EXERCISE AIM:
Please return each entry that follows exactly as written, and keep the pictures out.

EXERCISE INPUTS:

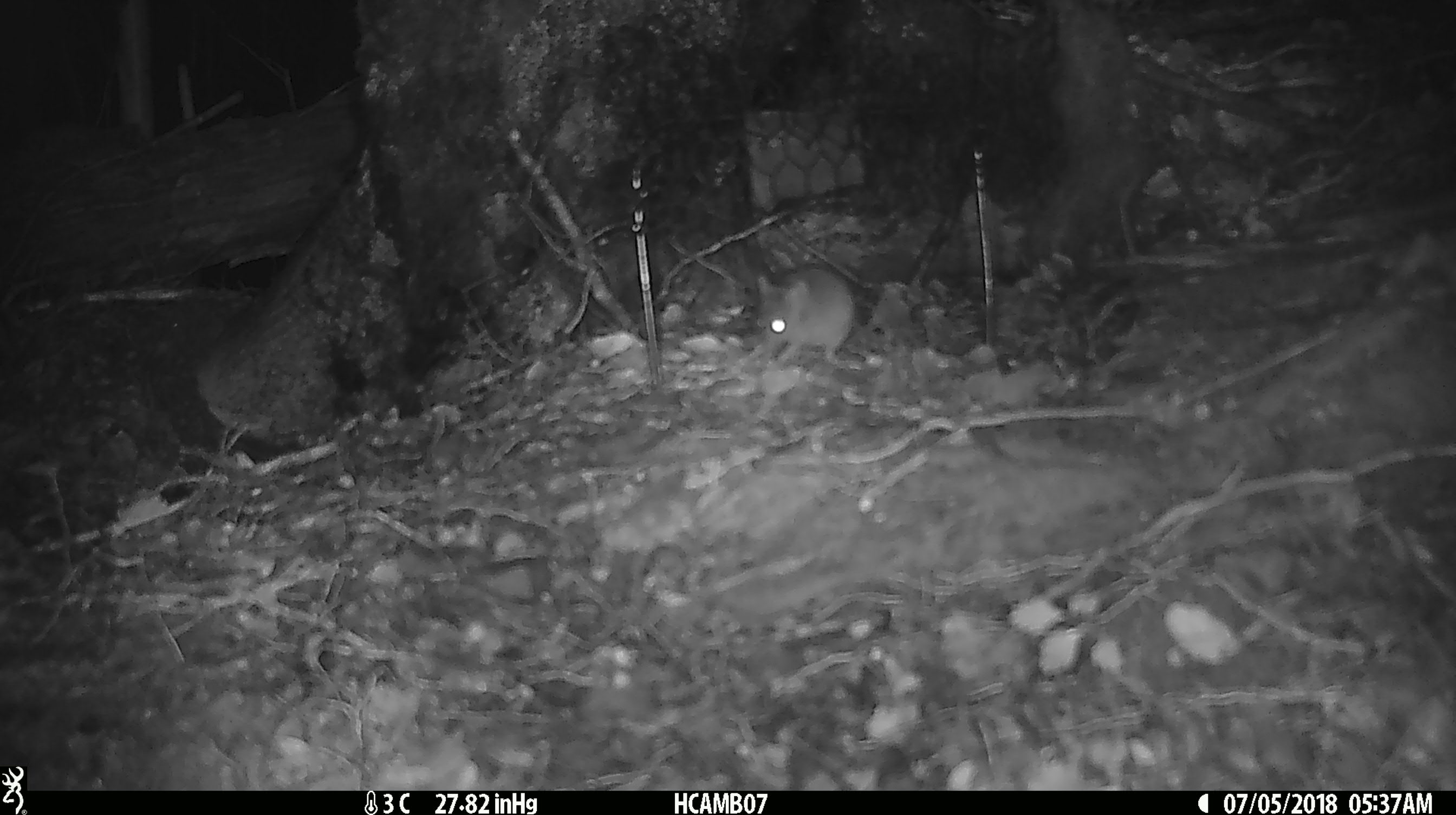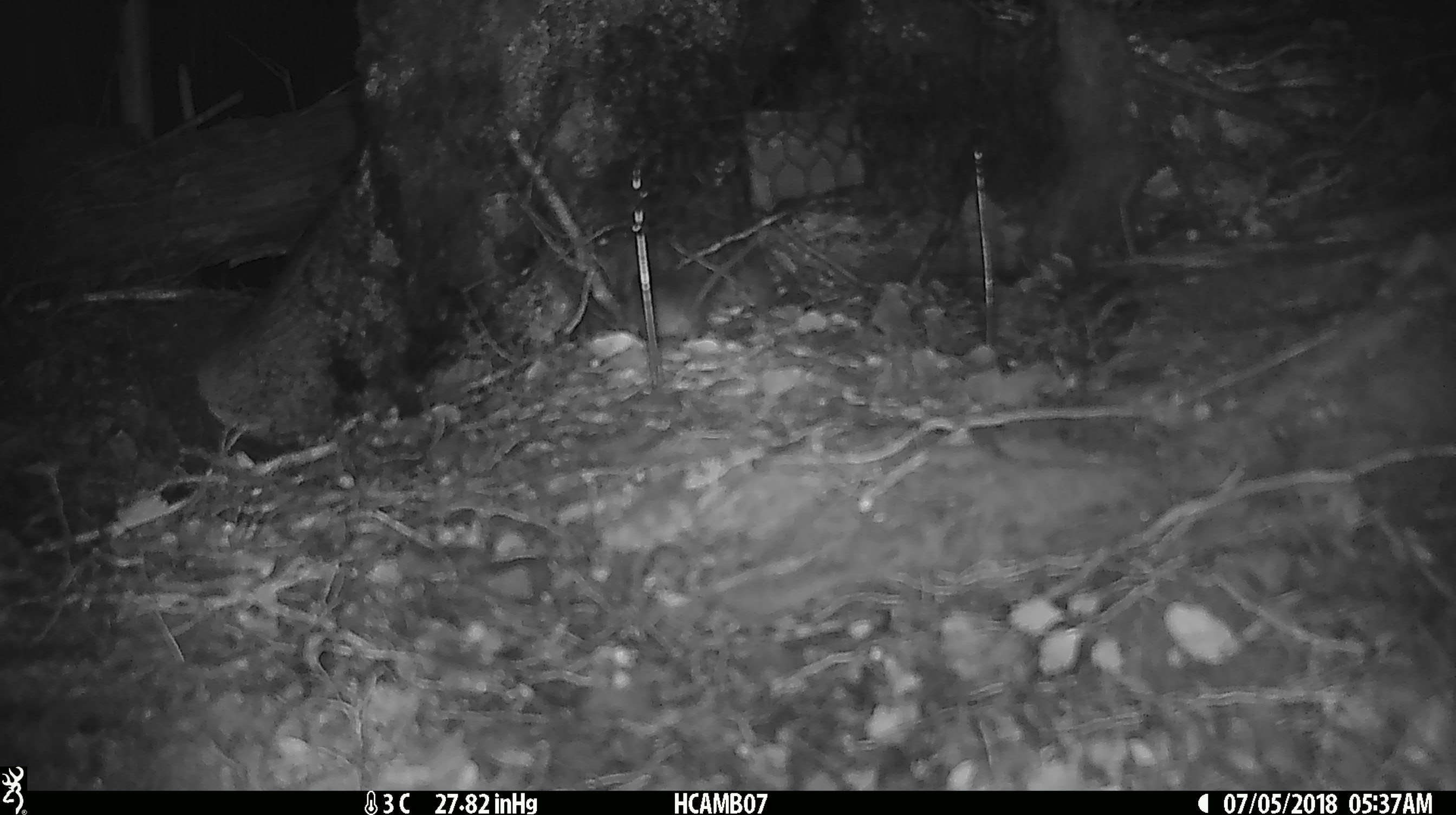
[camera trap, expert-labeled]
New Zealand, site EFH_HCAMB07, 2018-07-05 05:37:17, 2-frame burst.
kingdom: Animalia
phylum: Chordata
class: Mammalia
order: Rodentia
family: Muridae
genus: Mus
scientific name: Mus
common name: mouse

TASK OUTPUT:
[camera trap, expert-labeled]
New Zealand, site EFH_HCAMB07, 2018-07-05 05:37:17, 2-frame burst.
kingdom: Animalia
phylum: Chordata
class: Mammalia
order: Rodentia
family: Muridae
genus: Mus
scientific name: Mus
common name: mouse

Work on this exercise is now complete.